High-achieving black students reported being met with either skepticism or hyperbole when out-scoring their white and Asian classmates.

An African-American participant, “Leonard,” recalled a humiliating moment that followed when his professor announced he had received the second highest test score in the class.

A female student exclaimed, “Wow, this test was so hard. He has got to be some kind of black genius!”

Leonard, a high achieving electrical engineering major, was relieved his professor hadn’t called him a cheater, which had happened in the past. But it was crushing to hear that a classmate assumed because he was black, he could not have earned his grade in any other way than to be a “black genius.”

The cost of labels

“Racialized labels foster marginalization, which can have negative effects on the body and the mind,” McGee says. “I argue that both of these racial groups endure emotional distress because each responds with an unrelenting motivation to succeed that imposes significant costs.”

In the report, she encourages coalition-building among racial groups in order to build psychosocial coping skills, as well as other strategies for dealing with the effects of stereotypes and labeling.

“This research reveals the collective subjugation of these students, regardless of whether they are judged as highly competent or less than capable,” McGee says in the report. “Educators and researchers have much to gain from examining both the unique and shared forms of racialization of the two racial groups—and both groups have much to learn from each other.”

The National Science Foundation report appears in AERA Open.

■ Given request a ■
Filter the records below, keeping every line that contains the word "bottom".

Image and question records
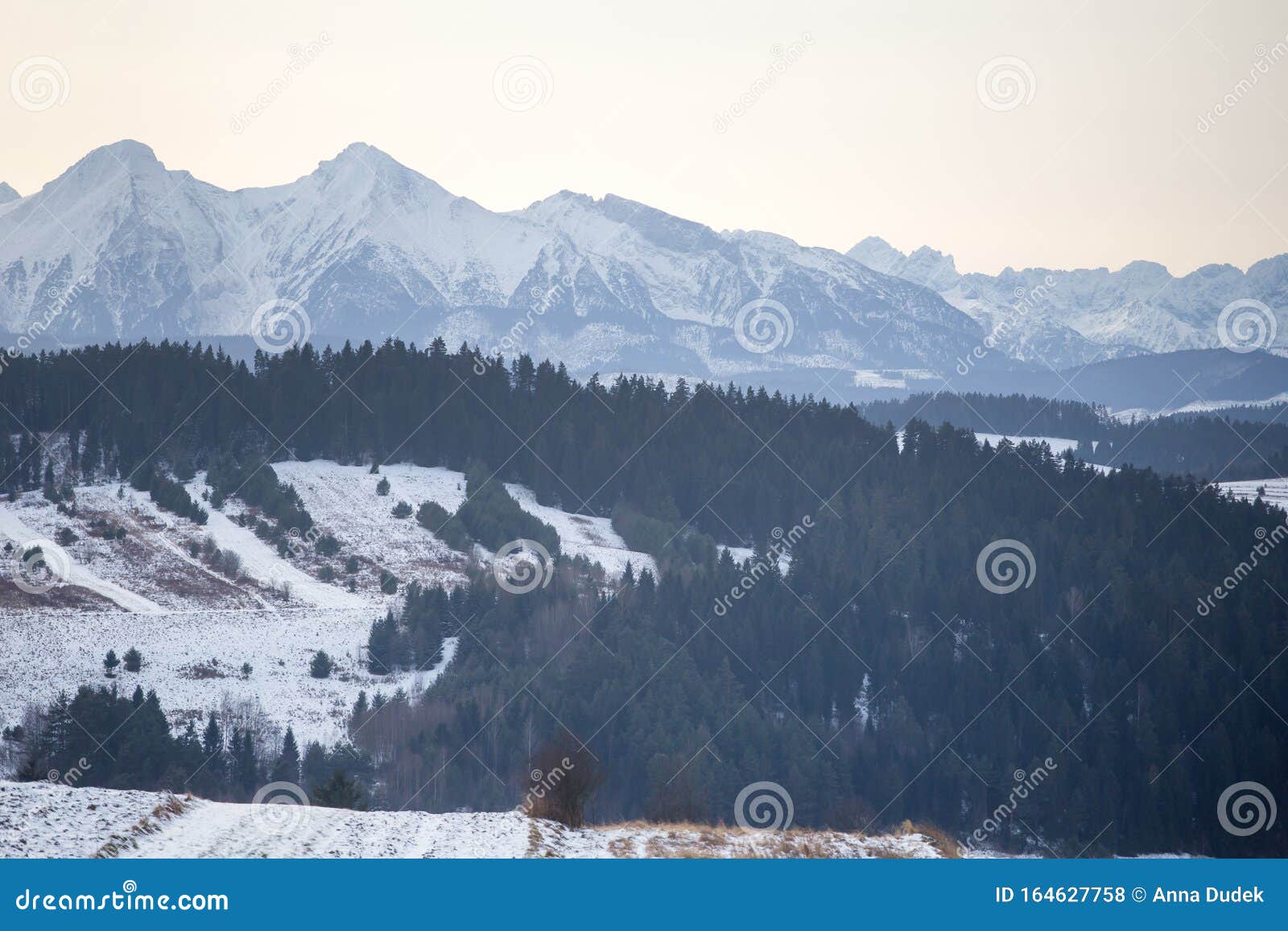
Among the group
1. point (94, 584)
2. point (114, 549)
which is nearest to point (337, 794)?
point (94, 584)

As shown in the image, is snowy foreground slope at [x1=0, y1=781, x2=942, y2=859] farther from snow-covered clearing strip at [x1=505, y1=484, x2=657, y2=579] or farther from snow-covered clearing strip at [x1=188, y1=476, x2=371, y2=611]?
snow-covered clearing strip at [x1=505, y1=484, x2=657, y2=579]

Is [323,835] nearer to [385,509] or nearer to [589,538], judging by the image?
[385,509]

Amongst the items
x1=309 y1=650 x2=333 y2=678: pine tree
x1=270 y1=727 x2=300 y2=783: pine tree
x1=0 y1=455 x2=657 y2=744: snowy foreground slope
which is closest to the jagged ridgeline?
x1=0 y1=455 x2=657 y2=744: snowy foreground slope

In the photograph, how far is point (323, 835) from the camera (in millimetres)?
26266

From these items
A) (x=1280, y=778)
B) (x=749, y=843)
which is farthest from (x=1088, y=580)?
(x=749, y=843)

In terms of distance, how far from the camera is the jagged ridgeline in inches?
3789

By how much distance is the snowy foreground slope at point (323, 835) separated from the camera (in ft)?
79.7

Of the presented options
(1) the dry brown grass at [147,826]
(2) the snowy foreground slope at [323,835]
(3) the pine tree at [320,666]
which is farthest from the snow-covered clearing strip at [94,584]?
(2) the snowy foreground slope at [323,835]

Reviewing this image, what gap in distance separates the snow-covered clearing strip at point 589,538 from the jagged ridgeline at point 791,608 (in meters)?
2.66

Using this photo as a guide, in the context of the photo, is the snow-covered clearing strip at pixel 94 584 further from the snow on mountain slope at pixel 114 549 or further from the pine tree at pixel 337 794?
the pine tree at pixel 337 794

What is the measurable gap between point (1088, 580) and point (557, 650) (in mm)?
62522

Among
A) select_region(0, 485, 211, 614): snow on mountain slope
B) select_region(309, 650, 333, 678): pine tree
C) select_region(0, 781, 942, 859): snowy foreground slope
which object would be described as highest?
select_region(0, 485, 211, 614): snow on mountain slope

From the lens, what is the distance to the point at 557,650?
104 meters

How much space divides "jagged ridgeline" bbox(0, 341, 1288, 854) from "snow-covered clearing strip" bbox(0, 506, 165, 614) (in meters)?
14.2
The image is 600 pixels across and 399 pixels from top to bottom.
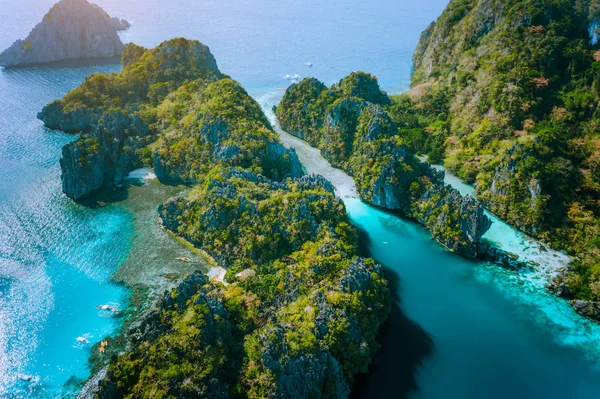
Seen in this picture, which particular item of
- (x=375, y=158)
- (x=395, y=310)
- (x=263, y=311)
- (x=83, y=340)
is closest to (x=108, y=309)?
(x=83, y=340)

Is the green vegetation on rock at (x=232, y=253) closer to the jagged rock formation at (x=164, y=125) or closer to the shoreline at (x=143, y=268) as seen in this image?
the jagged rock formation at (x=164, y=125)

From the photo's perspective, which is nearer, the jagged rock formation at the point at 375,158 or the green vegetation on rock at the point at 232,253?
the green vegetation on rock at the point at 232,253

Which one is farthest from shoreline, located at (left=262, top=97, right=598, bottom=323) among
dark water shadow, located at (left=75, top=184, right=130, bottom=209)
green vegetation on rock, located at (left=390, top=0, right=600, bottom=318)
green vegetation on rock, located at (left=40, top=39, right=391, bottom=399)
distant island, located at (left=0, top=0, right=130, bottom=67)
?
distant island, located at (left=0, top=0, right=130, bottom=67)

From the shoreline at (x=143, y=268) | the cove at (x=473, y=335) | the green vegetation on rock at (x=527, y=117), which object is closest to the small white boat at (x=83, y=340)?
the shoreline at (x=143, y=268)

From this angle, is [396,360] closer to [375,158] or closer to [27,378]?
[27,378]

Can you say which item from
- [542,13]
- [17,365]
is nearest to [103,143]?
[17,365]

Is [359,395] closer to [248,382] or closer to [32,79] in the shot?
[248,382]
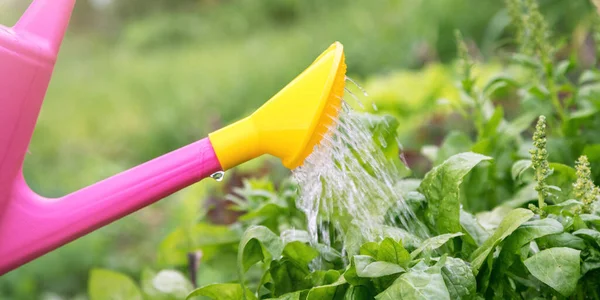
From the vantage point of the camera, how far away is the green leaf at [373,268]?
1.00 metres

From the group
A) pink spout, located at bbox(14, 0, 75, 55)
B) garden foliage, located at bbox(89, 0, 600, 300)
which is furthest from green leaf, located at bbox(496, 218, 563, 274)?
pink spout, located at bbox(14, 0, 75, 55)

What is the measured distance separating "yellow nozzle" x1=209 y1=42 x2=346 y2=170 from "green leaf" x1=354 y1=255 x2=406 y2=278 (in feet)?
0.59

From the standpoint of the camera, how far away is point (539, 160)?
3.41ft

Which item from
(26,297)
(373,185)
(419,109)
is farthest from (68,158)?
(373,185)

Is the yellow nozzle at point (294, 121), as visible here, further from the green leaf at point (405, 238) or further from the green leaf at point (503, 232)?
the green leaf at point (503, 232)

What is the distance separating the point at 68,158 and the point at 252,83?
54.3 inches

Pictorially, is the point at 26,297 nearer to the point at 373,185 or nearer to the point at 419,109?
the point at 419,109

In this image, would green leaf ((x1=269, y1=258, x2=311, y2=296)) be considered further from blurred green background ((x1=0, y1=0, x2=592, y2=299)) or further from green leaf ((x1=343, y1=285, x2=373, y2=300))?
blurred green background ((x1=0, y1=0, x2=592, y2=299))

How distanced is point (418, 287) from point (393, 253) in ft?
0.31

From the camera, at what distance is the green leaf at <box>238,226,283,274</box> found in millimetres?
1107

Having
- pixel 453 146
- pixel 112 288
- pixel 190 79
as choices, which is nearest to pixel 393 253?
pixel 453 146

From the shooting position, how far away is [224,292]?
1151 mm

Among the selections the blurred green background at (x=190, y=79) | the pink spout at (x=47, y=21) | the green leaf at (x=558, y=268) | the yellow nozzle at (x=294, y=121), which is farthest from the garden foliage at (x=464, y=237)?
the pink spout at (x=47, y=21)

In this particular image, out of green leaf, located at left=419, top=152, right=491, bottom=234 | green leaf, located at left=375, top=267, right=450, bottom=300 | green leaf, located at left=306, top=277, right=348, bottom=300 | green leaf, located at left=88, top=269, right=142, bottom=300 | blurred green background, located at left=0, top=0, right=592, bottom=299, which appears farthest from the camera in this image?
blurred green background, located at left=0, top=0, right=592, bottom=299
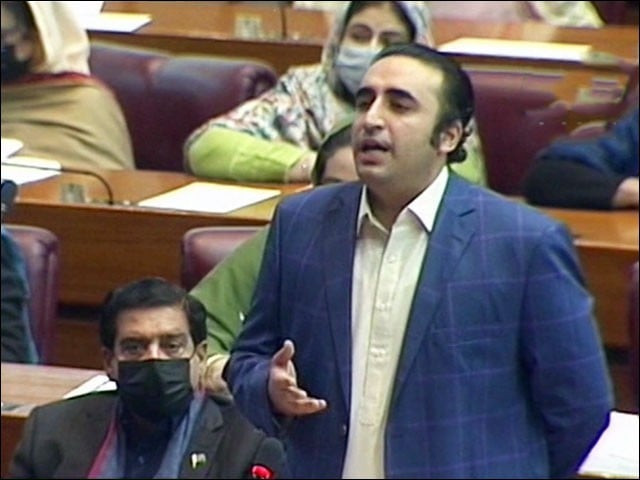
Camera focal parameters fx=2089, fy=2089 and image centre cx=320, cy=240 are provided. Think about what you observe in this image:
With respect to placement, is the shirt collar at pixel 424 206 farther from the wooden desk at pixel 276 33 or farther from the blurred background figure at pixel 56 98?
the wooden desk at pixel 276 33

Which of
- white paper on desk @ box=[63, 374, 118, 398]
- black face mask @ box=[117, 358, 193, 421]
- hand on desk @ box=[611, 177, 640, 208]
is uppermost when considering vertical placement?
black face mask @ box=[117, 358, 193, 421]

■ Given request b ■
Answer these questions from the passage above on racialized labels:
(i) What was Leonard's major?
(ii) What does McGee encourage among racial groups in the report?
(iii) In which publication does the National Science Foundation report appear?

■ Output a ■
The image is 600 pixels across and 399 pixels from top to bottom.
Which one is farthest from shoreline, located at (left=262, top=97, right=598, bottom=323) among
dark water shadow, located at (left=75, top=184, right=130, bottom=209)
green vegetation on rock, located at (left=390, top=0, right=600, bottom=318)
green vegetation on rock, located at (left=40, top=39, right=391, bottom=399)
distant island, located at (left=0, top=0, right=130, bottom=67)
distant island, located at (left=0, top=0, right=130, bottom=67)
In this particular image, out of green leaf, located at left=419, top=152, right=491, bottom=234 | green leaf, located at left=375, top=267, right=450, bottom=300 | green leaf, located at left=306, top=277, right=348, bottom=300 | green leaf, located at left=88, top=269, right=142, bottom=300 | blurred green background, located at left=0, top=0, right=592, bottom=299, which appears farthest from the camera in this image?
blurred green background, located at left=0, top=0, right=592, bottom=299

■ Output b ■
(i) Electrical engineering.
(ii) Coalition-building, to build psychosocial coping skills.
(iii) AERA Open.